▸ Exercise prompt
Retype each entry below exactly as it stands.

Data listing
------------------------
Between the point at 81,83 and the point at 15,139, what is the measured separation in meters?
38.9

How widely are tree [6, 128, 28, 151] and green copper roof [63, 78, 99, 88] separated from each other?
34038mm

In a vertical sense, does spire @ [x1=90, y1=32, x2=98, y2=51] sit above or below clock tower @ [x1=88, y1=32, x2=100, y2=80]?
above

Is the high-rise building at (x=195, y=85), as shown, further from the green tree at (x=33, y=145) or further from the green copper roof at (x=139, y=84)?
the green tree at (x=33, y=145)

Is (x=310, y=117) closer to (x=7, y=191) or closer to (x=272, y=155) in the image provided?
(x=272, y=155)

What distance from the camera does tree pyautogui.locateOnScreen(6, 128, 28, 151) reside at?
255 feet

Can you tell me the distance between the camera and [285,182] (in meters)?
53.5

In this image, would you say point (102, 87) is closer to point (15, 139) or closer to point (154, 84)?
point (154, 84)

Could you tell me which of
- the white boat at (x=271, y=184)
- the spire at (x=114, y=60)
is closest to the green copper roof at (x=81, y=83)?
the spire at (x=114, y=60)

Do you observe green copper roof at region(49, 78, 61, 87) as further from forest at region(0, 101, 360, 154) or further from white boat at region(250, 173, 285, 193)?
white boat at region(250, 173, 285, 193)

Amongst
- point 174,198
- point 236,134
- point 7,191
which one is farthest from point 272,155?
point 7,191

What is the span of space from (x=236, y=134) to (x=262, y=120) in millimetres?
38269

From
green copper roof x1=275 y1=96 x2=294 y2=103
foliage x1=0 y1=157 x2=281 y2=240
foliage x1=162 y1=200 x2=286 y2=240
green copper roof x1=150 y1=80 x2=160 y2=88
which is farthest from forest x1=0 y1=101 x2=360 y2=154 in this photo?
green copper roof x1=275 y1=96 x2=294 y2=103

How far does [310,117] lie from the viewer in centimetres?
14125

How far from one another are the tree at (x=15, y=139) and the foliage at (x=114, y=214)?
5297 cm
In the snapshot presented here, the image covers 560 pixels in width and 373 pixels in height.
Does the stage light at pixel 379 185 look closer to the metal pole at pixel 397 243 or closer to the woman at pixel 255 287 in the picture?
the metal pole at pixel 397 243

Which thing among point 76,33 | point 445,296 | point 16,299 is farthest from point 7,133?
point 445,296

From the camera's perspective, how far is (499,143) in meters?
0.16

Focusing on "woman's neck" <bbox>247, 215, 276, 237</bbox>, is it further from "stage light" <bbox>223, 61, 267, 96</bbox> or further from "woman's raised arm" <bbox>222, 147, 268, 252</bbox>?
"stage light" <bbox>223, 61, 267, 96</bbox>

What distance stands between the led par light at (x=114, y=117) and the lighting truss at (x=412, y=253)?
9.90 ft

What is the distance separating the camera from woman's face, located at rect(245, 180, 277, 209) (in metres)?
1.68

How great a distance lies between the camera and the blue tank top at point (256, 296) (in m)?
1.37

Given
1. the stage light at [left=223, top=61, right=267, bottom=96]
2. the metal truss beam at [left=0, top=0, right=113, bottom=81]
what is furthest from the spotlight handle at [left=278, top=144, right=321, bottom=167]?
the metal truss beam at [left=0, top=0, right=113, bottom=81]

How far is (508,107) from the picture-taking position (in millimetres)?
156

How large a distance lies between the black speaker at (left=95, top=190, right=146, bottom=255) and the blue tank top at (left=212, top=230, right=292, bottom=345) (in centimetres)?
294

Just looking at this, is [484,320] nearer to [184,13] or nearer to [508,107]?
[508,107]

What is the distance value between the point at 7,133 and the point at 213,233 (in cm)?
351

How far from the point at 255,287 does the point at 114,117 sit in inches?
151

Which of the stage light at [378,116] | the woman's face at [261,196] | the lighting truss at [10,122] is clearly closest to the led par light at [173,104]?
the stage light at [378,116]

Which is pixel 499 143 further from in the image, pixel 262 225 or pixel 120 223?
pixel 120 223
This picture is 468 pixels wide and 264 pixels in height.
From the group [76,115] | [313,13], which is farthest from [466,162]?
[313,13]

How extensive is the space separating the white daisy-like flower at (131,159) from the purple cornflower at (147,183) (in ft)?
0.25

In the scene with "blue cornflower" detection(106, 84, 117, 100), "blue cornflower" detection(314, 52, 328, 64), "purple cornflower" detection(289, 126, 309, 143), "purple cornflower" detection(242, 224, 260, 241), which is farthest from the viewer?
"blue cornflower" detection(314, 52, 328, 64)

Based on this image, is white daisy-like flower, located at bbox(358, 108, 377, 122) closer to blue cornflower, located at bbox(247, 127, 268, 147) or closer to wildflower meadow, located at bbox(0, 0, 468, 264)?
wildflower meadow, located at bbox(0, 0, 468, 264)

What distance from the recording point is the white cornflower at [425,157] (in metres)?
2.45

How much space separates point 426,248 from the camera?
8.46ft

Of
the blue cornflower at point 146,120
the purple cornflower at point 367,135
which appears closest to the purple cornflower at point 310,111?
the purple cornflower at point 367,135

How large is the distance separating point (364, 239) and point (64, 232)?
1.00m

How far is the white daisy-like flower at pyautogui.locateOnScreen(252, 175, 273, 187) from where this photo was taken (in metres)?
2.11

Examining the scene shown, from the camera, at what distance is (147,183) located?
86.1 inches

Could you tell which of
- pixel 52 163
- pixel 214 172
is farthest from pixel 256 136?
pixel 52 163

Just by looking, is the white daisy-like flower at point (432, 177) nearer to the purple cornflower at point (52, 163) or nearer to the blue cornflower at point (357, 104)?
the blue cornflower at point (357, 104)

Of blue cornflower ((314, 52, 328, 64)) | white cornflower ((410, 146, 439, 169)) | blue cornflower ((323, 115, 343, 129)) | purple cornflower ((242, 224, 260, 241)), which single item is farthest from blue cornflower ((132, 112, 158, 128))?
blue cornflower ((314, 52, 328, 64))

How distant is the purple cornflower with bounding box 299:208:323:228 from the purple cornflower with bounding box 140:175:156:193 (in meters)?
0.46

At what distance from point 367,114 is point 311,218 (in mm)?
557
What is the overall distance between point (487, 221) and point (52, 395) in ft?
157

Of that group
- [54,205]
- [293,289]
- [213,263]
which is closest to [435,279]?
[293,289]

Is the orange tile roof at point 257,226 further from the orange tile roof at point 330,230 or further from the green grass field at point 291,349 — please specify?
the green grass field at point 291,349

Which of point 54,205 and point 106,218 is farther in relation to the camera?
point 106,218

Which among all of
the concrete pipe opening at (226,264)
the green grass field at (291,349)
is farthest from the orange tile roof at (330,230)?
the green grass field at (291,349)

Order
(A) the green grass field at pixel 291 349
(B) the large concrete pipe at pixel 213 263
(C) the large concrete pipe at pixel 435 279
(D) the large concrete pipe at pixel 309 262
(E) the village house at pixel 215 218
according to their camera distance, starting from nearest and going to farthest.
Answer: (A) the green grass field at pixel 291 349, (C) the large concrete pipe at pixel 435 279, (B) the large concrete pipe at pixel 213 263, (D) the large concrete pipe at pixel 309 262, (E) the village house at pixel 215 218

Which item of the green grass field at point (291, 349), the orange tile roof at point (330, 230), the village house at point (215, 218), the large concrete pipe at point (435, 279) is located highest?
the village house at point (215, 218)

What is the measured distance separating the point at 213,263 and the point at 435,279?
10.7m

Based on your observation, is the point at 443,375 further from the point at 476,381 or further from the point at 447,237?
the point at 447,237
------------------------
▸ Exercise solution
Between the point at 81,83 and the point at 15,139, what is the measured separation in meters?
38.9

How widely are tree [6, 128, 28, 151] and green copper roof [63, 78, 99, 88] separated from each other?
34038mm

In a vertical sense, does spire @ [x1=90, y1=32, x2=98, y2=51] sit above or below clock tower @ [x1=88, y1=32, x2=100, y2=80]?
above

Is the high-rise building at (x=195, y=85), as shown, further from the green tree at (x=33, y=145) or further from the green copper roof at (x=139, y=84)?
the green tree at (x=33, y=145)

Is (x=310, y=117) closer to (x=7, y=191) or closer to (x=272, y=155) in the image provided?
(x=272, y=155)

What distance from the camera does tree pyautogui.locateOnScreen(6, 128, 28, 151) reside at?
255 feet

Can you tell me the distance between the camera and [285,182] (in meters)?
53.5

In this image, would you say point (102, 87) is closer to point (15, 139) or closer to point (154, 84)?
point (154, 84)

Could you tell me which of
- the white boat at (x=271, y=184)
- the spire at (x=114, y=60)
is closest to the green copper roof at (x=81, y=83)?
the spire at (x=114, y=60)

Do you observe green copper roof at region(49, 78, 61, 87) as further from forest at region(0, 101, 360, 154) or further from white boat at region(250, 173, 285, 193)?
white boat at region(250, 173, 285, 193)

Amongst
- point 174,198
- point 236,134
- point 7,191
which one is farthest from point 272,155?
point 7,191

What is the span of space from (x=236, y=134) to (x=262, y=120) in millimetres?
38269

From
green copper roof x1=275 y1=96 x2=294 y2=103
foliage x1=0 y1=157 x2=281 y2=240
foliage x1=162 y1=200 x2=286 y2=240
green copper roof x1=150 y1=80 x2=160 y2=88
which is farthest from forest x1=0 y1=101 x2=360 y2=154 in this photo?
green copper roof x1=275 y1=96 x2=294 y2=103

How far does [310,117] lie from the viewer in centimetres?
14125

How far from one another are the tree at (x=15, y=139) and the foliage at (x=114, y=214)?
5297 cm
In the snapshot presented here, the image covers 560 pixels in width and 373 pixels in height.
Does the stage light at pixel 379 185 look closer to the metal pole at pixel 397 243 or closer to the woman at pixel 255 287 in the picture?
the metal pole at pixel 397 243

Which thing among point 76,33 | point 445,296 | point 16,299 is farthest from point 7,133?
point 445,296

From the camera's perspective, how far is (499,143) in meters?
0.16

Focusing on "woman's neck" <bbox>247, 215, 276, 237</bbox>, is it further from "stage light" <bbox>223, 61, 267, 96</bbox> or further from "woman's raised arm" <bbox>222, 147, 268, 252</bbox>?
"stage light" <bbox>223, 61, 267, 96</bbox>

What distance stands between the led par light at (x=114, y=117) and the lighting truss at (x=412, y=253)?
9.90 ft

What is the distance separating the camera from woman's face, located at rect(245, 180, 277, 209) (in metres)?
1.68

How great a distance lies between the camera and the blue tank top at point (256, 296) (in m)?
1.37

Given
1. the stage light at [left=223, top=61, right=267, bottom=96]
2. the metal truss beam at [left=0, top=0, right=113, bottom=81]
what is furthest from the spotlight handle at [left=278, top=144, right=321, bottom=167]?
the metal truss beam at [left=0, top=0, right=113, bottom=81]

How far is (508,107) from the picture-taking position (in millimetres)?
156

How large a distance lies between the black speaker at (left=95, top=190, right=146, bottom=255) and the blue tank top at (left=212, top=230, right=292, bottom=345) (in centimetres)?
294

Just looking at this, is [484,320] nearer to [184,13] or nearer to [508,107]?
[508,107]

What is the distance value between the point at 7,133 and the point at 213,233 (in cm)?
351

How far from the point at 255,287 does the point at 114,117 sit in inches?
151

Which of the stage light at [378,116] | the woman's face at [261,196] | the lighting truss at [10,122] is clearly closest to the led par light at [173,104]?
the stage light at [378,116]

Which is pixel 499 143 further from in the image, pixel 262 225 or pixel 120 223?
pixel 120 223
This picture is 468 pixels wide and 264 pixels in height.
From the group [76,115] | [313,13], which is farthest from [466,162]?
[313,13]

How extensive is the space separating the white daisy-like flower at (131,159) from the purple cornflower at (147,183) (in ft)?
0.25

In the scene with "blue cornflower" detection(106, 84, 117, 100), "blue cornflower" detection(314, 52, 328, 64), "purple cornflower" detection(289, 126, 309, 143), "purple cornflower" detection(242, 224, 260, 241), which is farthest from the viewer?
"blue cornflower" detection(314, 52, 328, 64)

Based on this image, is white daisy-like flower, located at bbox(358, 108, 377, 122) closer to blue cornflower, located at bbox(247, 127, 268, 147) or closer to wildflower meadow, located at bbox(0, 0, 468, 264)?
wildflower meadow, located at bbox(0, 0, 468, 264)

What distance from the recording point is the white cornflower at [425,157] (in metres)?
2.45

How much space separates point 426,248 from the camera?
8.46ft

Of
the blue cornflower at point 146,120
the purple cornflower at point 367,135
which appears closest to the purple cornflower at point 310,111?
the purple cornflower at point 367,135

How large is the distance separating point (364, 239) and point (64, 232)?
1.00m

How far is the white daisy-like flower at pyautogui.locateOnScreen(252, 175, 273, 187) from where this photo was taken (in metres)?
2.11

Examining the scene shown, from the camera, at what distance is (147,183) located?
86.1 inches

Could you tell which of
- pixel 52 163
- pixel 214 172
is farthest from pixel 256 136?
pixel 52 163

Just by looking, is the white daisy-like flower at point (432, 177) nearer to the purple cornflower at point (52, 163) or nearer to the blue cornflower at point (357, 104)?
the blue cornflower at point (357, 104)

Of blue cornflower ((314, 52, 328, 64)) | white cornflower ((410, 146, 439, 169)) | blue cornflower ((323, 115, 343, 129)) | purple cornflower ((242, 224, 260, 241)), which single item is farthest from blue cornflower ((132, 112, 158, 128))?
blue cornflower ((314, 52, 328, 64))

How distant is the purple cornflower with bounding box 299:208:323:228 from the purple cornflower with bounding box 140:175:156:193 (in meters)?
0.46

At what distance from point 367,114 is point 311,218 (in mm)?
557
What is the overall distance between point (487, 221) and point (52, 395) in ft?
157

Of that group
- [54,205]
- [293,289]
- [213,263]
which is closest to [435,279]?
[293,289]

Is the orange tile roof at point 257,226 further from the orange tile roof at point 330,230 or further from the green grass field at point 291,349 — please specify?
the green grass field at point 291,349

Which of point 54,205 and point 106,218 is farther in relation to the camera?
point 106,218

Which among all of
the concrete pipe opening at (226,264)
the green grass field at (291,349)
is farthest from the orange tile roof at (330,230)?
the green grass field at (291,349)

Order
(A) the green grass field at pixel 291 349
(B) the large concrete pipe at pixel 213 263
(C) the large concrete pipe at pixel 435 279
(D) the large concrete pipe at pixel 309 262
(E) the village house at pixel 215 218
according to their camera distance, starting from nearest and going to farthest.
Answer: (A) the green grass field at pixel 291 349, (C) the large concrete pipe at pixel 435 279, (B) the large concrete pipe at pixel 213 263, (D) the large concrete pipe at pixel 309 262, (E) the village house at pixel 215 218

Which item of the green grass field at point (291, 349), the orange tile roof at point (330, 230), the village house at point (215, 218), the large concrete pipe at point (435, 279) is located highest?
the village house at point (215, 218)

What is the measured distance separating the point at 213,263 and the point at 435,279?
10.7m

Based on your observation, is the point at 443,375 further from the point at 476,381 or further from the point at 447,237?
the point at 447,237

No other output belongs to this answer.